角を曲がって四阿が見えなくなったことを確認すると、前を歩くロブダート卿に声をかける。

こんなことで、王太子殿下の側近の手を煩わせるのは忍びない。

私の言葉に、彼はぴたりと足を止めて、ゆっくりとこちらを振り返った。

「殿下直々の命を無視することなんてできませんよ。それに……これから殿下方はしばらく王妃陛下のお部屋から出てこないでしょう。俺も仕事はしばらくありませんから」

そう言って有無を言わせず、「こちらです」と先を示す、今度は肩を並べて歩調を合わせてくれた。


「あの男との婚約は、家のためですか?」

歩き出すと、彼が静かにしかしどこか硬い調子で問うてくる。
あの男の指すものはグランドリーであることはすぐに分かったけれど、またあの舞踏会の夜のことを蒸し返されるのは正直嬉しくない。

「えぇ、おっしゃる通り、家が決めた婚約者です。
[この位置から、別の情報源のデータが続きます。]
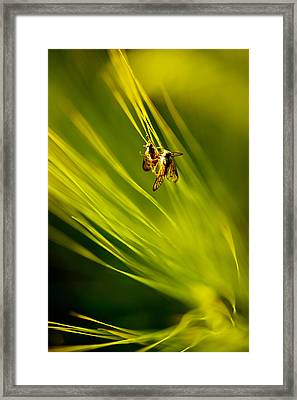 Withstand In Turbulence Framed Print by Mah FineArt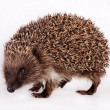 Stock Photo: Cute little hedgehog.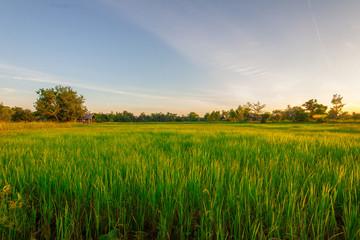 Fotobehang Platteland Green rice field at sunset time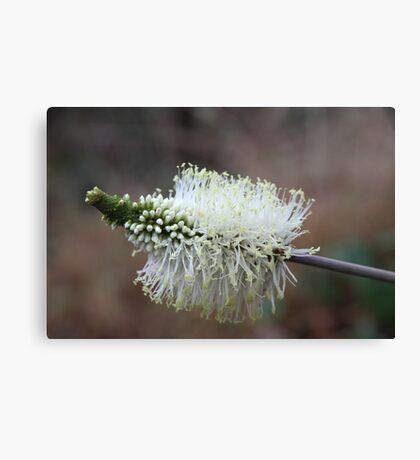 Wildflower of a Bush Grass Canvas Print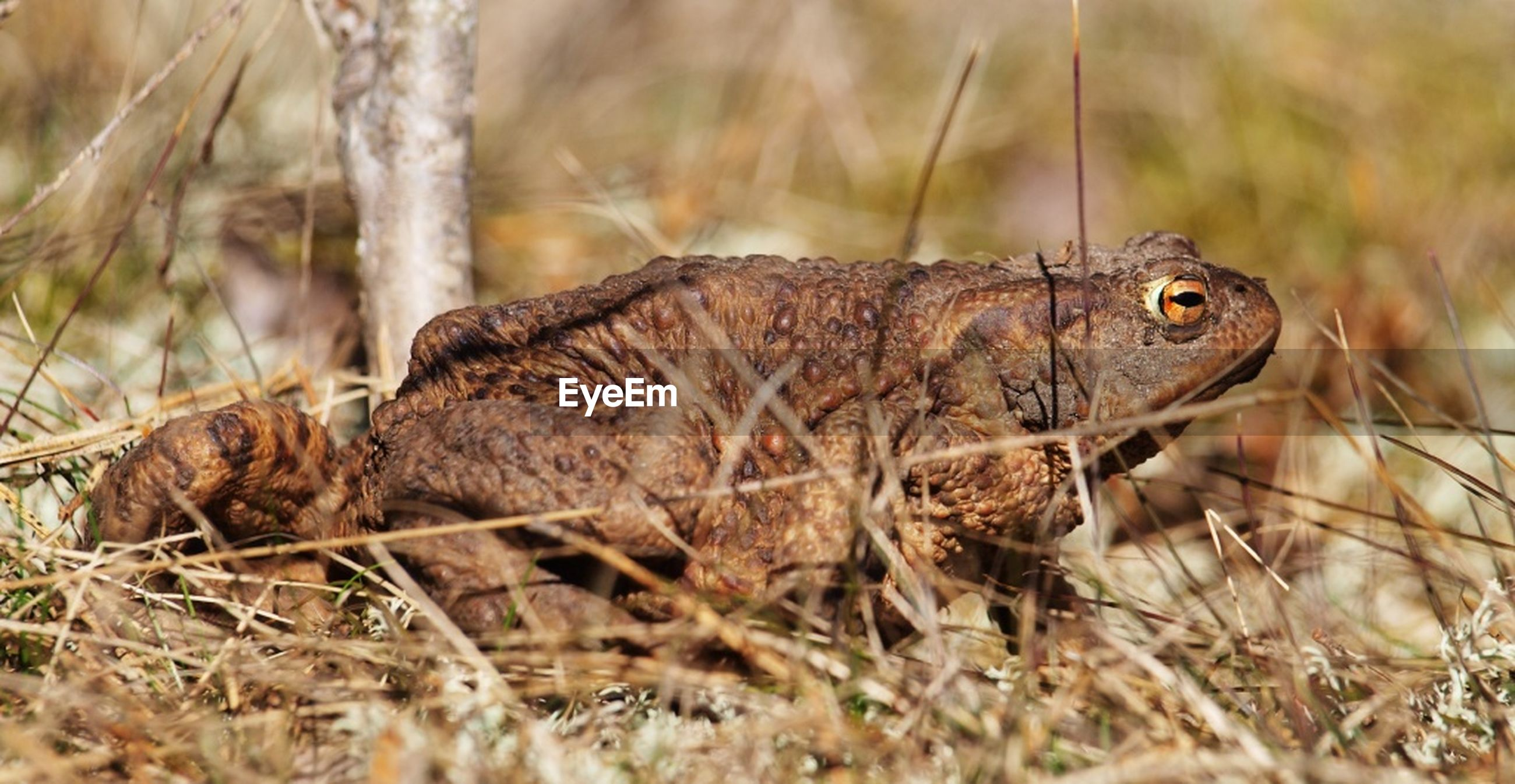 animal themes, one animal, animals in the wild, wildlife, mammal, side view, forest, focus on foreground, animal head, field, reptile, nature, zoology, squirrel, close-up, selective focus, lizard, day, outdoors, no people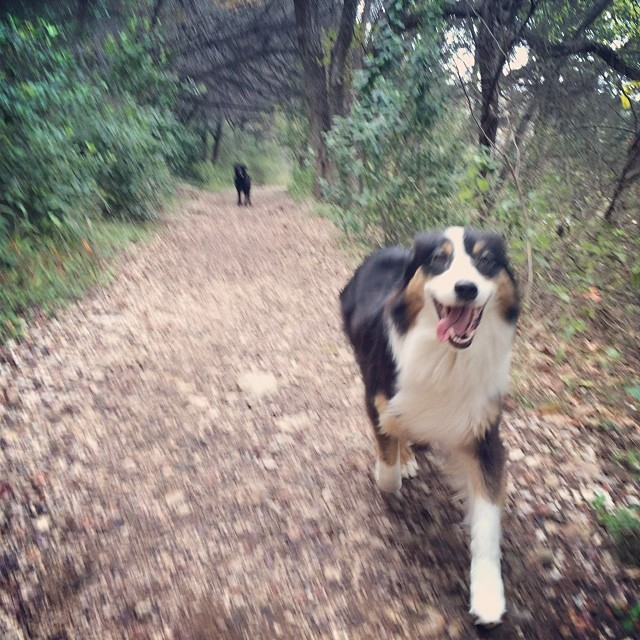 Cas on the trail #thenakeddog #austin #hiking #boarding #training #atx #dogsofaustin #dogsofinstagram–posted by thenakeddog on Instagram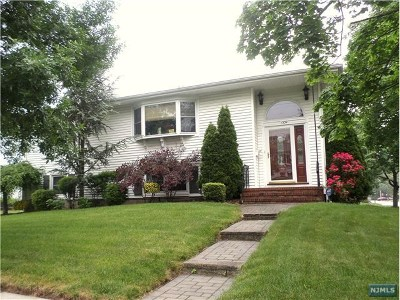 Fair Lawn Single Family Home For Sale: 13-39 Comerford Place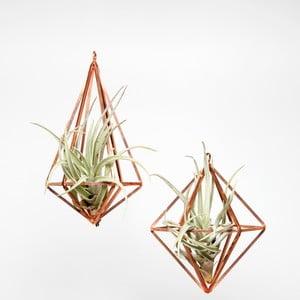 Zestaw 2 terrariów wiszących z roślinami Prism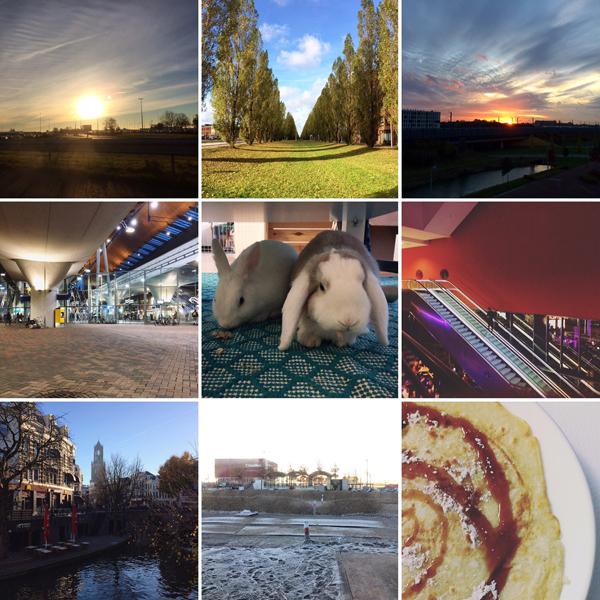 IMG_Maand_November_fotos
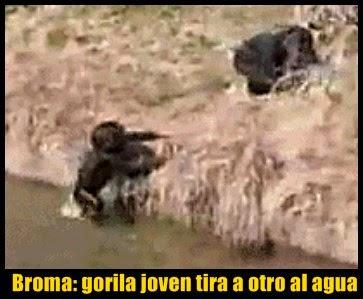 broma-gorila-empujado-agua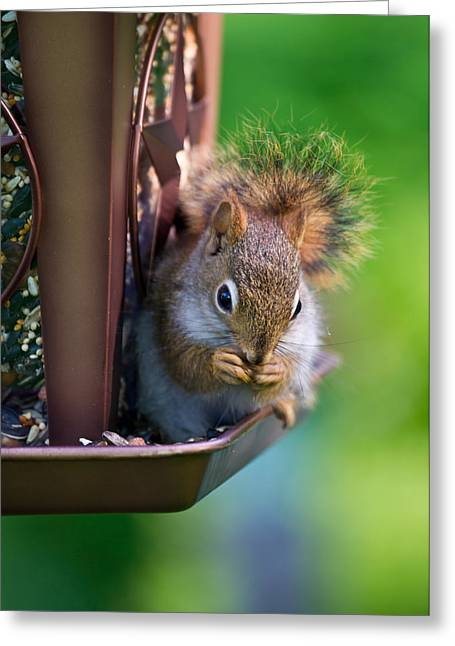 Sneaky Red Squirrel Greeting Card by Edward Myers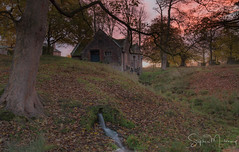 Terrapin Manor Farm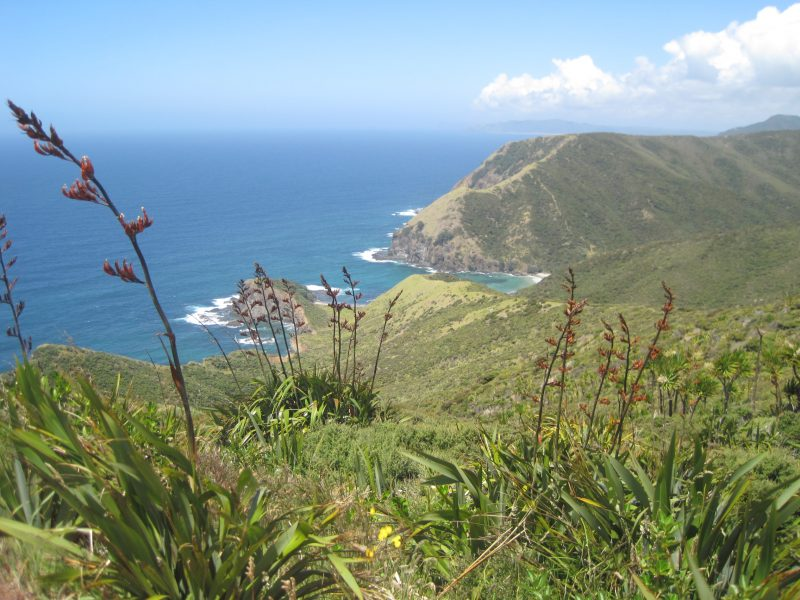 Sänna - North Cape, New Zealand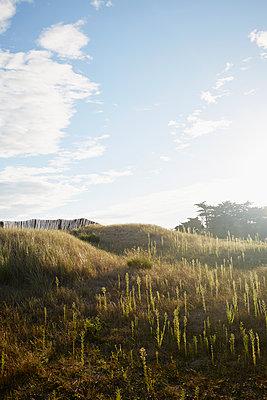 Dünenlandschaft - p464m1193611 von Elektrons 08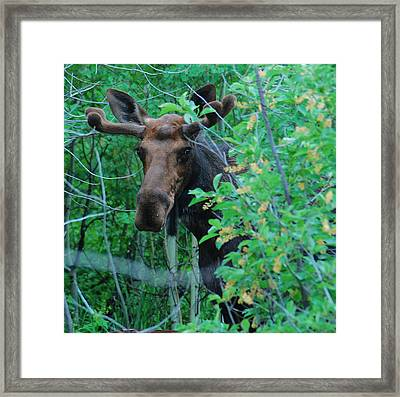 Moose In The Campsite Framed Print by Bob ODean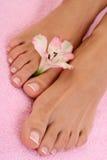 θηλυκά πόδια Στοκ Εικόνες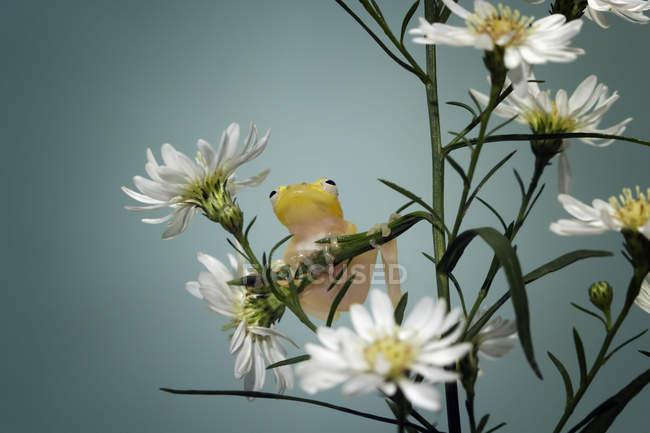 Lindo árbol rana sentado en el tallo de las flores, fondo borroso - foto de stock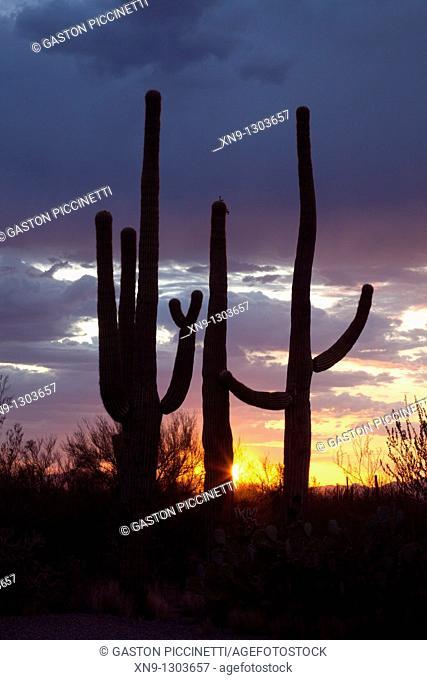 Giant Saguaros (Carnegiea gigantea), Saguaro National Park Western section, Sonora Desert, Arizona, Tucson, USA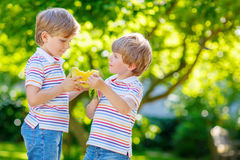 Dwa małej preschool dzieciaka chłopiec je arbuza w lecie Zdjęcie Stock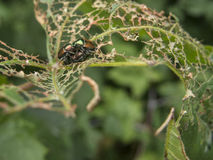 Insectes joignant sur la feuille déchiquetée Photos stock
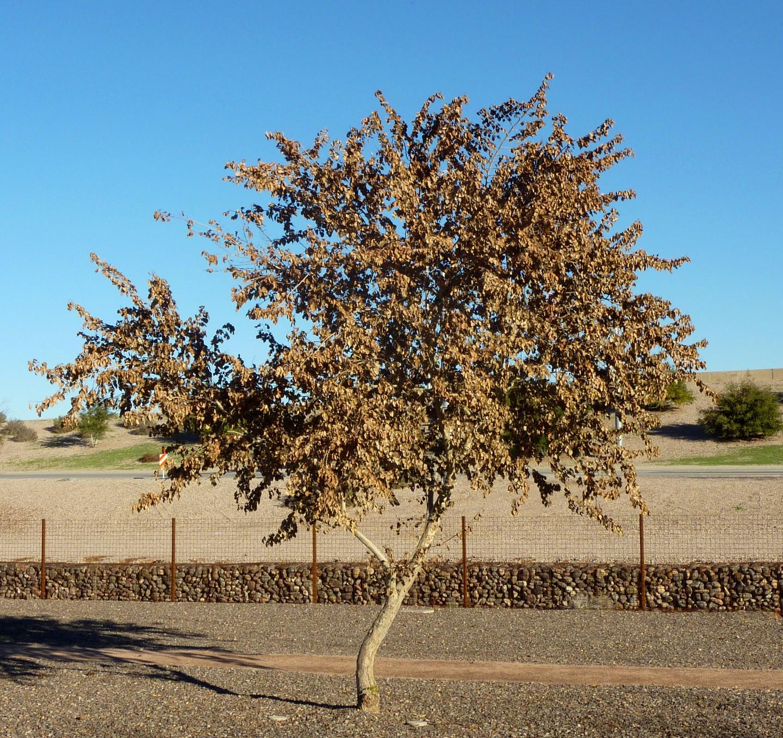 tree-leaves.JPG
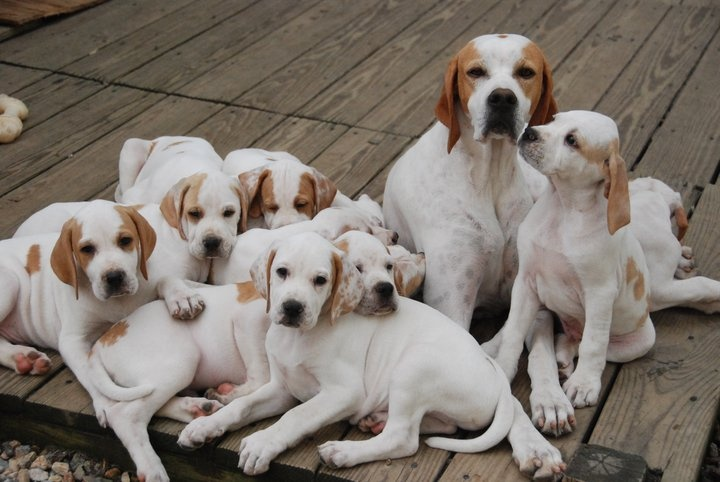 beautiful pointers family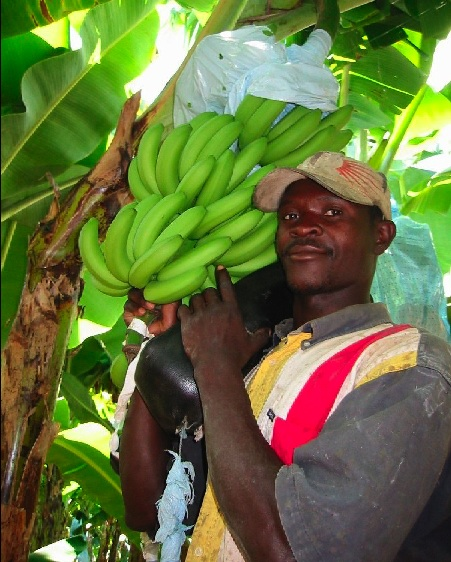 fairtradebananas-1final.jpg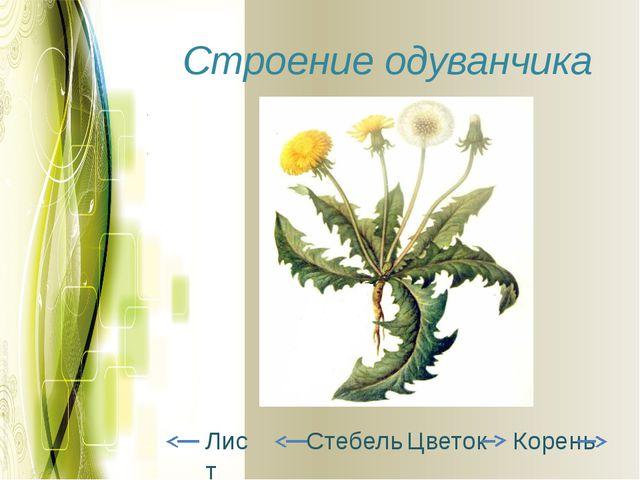 Строение одуванчика Корень Цветок Лист Стебель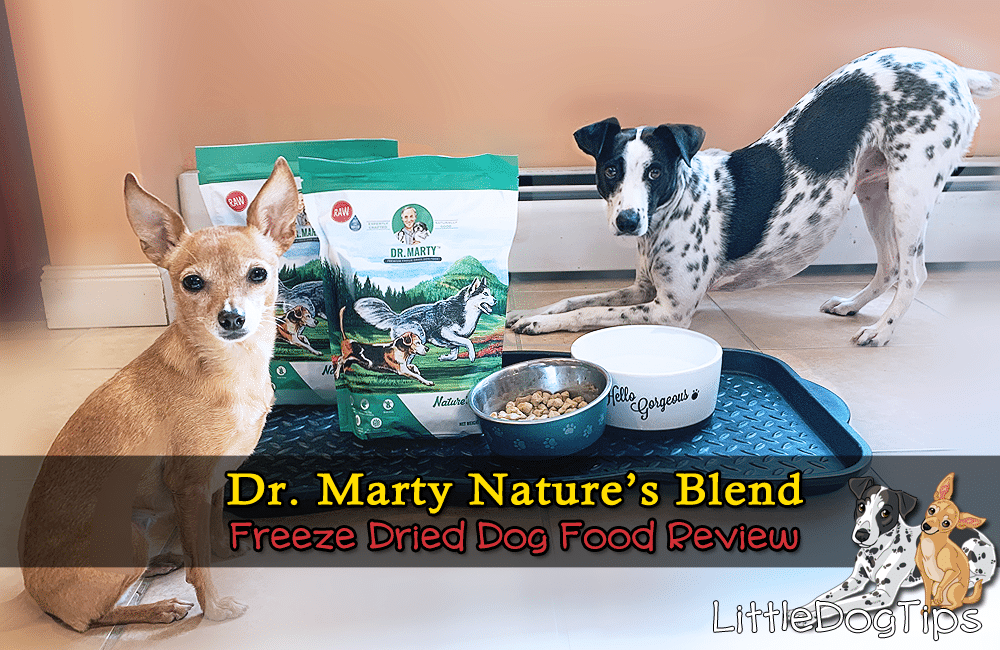 Dr Marty Nature's Blend Freeze Dried Dog Food Review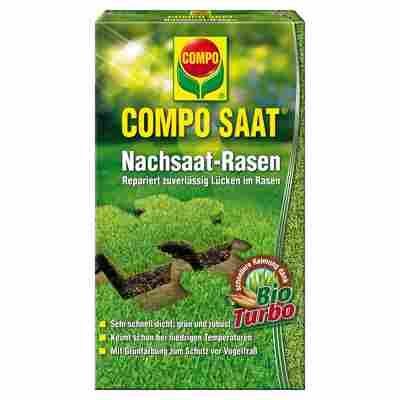 Nachsaat-Rasen 'Compo Saat' 0,5 kg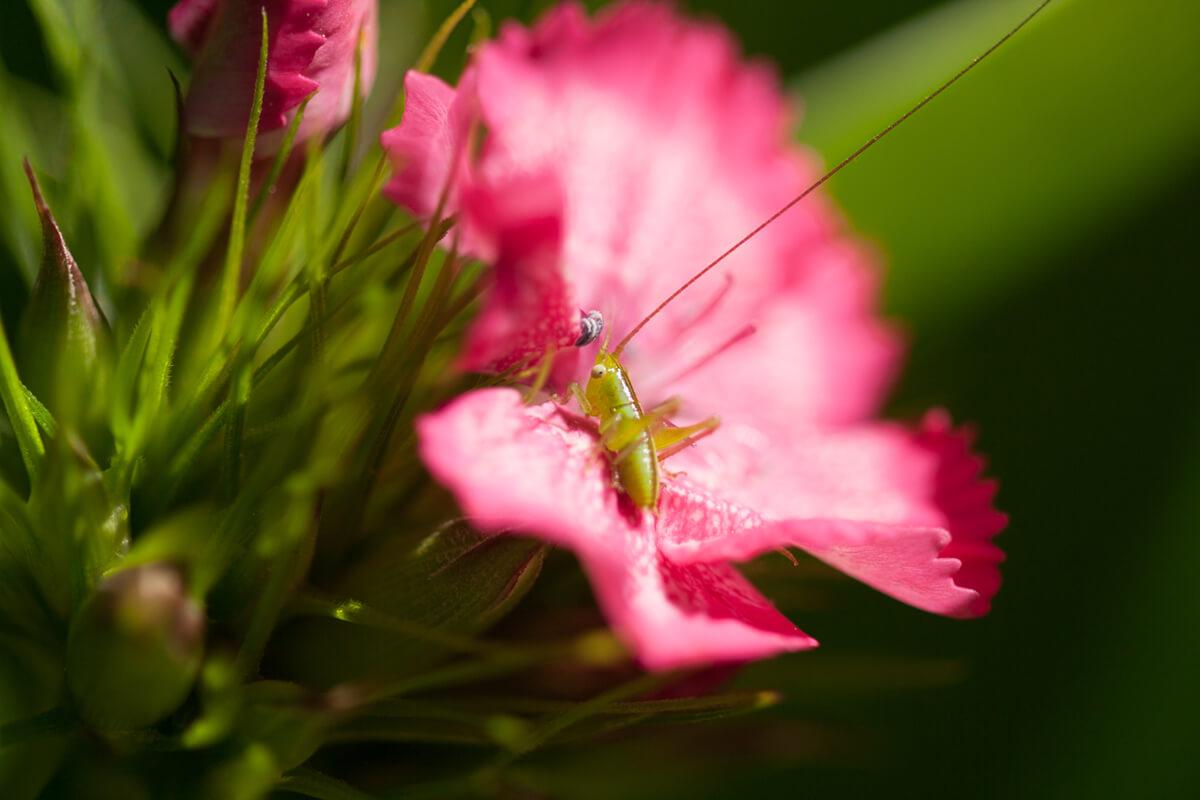 Azelia and Grasshopper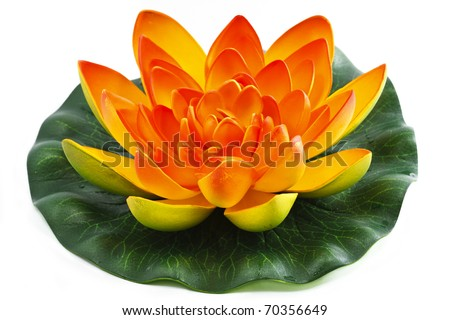 Oriental Water Lily flower with Chinese Chopsticks
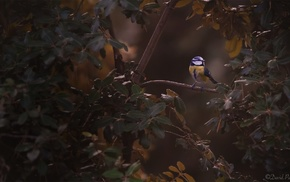 leaves, animals, birds, photography, titmouse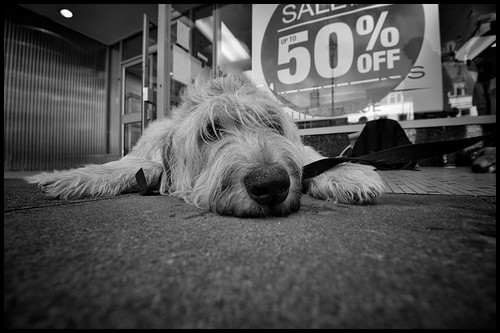 Dog Tired by Davidap2009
ですから余計な波風を立てたくないの」
暗に触れてくれるなと言ったつもりで、視線を彼の立つ反対方向へ向ける。

「それは、面倒ですね」

相槌を打つように言われて、肩をすくめる。


「あなたは優秀と聞いている。それなのに悔しくはないのですか?」
心底不思議そうに問われて、私は言葉を失う。

悔しく、無いですって? そんなの悔しいに決まっているじゃないか!


「っ悔しくても仕方ないでしょう。男性と違って私たち女は置かれた環境で上手くやるしかないのですから!」

つい吐き捨てるような口調になってしまって、スカートのすそを握る拳に力が入ってしまう。

「失礼……配慮のない言い方をしてしまった」

いつの間にかどちらからともなく足が止まっていて、気が付けばロブダート卿が目の前に立っている。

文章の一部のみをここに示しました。